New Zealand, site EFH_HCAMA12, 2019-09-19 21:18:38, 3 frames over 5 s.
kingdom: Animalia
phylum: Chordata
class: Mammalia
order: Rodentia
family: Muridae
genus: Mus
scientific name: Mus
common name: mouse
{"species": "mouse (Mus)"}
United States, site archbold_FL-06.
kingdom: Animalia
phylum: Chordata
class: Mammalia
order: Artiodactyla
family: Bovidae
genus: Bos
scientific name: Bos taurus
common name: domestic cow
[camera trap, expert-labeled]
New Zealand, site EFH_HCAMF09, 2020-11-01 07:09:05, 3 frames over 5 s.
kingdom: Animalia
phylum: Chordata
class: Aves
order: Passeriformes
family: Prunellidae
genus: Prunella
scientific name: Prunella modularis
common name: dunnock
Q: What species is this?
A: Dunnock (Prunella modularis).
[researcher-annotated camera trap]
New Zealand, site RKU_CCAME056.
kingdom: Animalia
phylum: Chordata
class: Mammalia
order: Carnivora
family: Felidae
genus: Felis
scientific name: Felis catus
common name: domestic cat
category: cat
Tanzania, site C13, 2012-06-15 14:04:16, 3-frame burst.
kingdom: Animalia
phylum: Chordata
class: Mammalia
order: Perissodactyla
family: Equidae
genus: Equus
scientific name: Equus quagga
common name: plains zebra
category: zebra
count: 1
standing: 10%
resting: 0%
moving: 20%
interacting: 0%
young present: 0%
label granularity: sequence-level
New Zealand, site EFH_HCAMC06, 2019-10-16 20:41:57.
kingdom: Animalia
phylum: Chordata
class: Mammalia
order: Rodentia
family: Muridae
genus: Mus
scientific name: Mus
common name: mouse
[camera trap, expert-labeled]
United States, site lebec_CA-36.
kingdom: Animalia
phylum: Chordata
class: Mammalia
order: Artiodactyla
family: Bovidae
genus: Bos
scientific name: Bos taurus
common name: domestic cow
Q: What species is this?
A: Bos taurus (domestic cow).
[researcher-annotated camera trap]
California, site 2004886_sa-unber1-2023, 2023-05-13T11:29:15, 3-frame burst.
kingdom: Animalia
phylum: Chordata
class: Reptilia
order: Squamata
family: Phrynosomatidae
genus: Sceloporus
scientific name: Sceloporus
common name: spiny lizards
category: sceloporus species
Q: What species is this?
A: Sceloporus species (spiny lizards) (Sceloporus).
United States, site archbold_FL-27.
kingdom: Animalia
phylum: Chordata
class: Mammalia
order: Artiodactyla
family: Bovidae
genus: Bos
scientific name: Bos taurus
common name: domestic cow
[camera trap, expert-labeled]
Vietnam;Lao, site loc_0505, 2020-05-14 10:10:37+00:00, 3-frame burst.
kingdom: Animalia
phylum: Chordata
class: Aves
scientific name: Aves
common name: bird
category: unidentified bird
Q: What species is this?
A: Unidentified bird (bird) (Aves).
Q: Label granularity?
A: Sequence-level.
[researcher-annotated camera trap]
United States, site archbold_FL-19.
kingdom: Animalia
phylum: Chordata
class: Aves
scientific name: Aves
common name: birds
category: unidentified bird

= = = =

What you will do →
Give back, verbatim, the lines from the top of the entries above through the line containing "genus: Prunella".

Reply to the task →
New Zealand, site EFH_HCAMA12, 2019-09-19 21:18:38, 3 frames over 5 s.
kingdom: Animalia
phylum: Chordata
class: Mammalia
order: Rodentia
family: Muridae
genus: Mus
scientific name: Mus
common name: mouse
{"species": "mouse (Mus)"}
United States, site archbold_FL-06.
kingdom: Animalia
phylum: Chordata
class: Mammalia
order: Artiodactyla
family: Bovidae
genus: Bos
scientific name: Bos taurus
common name: domestic cow
[camera trap, expert-labeled]
New Zealand, site EFH_HCAMF09, 2020-11-01 07:09:05, 3 frames over 5 s.
kingdom: Animalia
phylum: Chordata
class: Aves
order: Passeriformes
family: Prunellidae
genus: Prunella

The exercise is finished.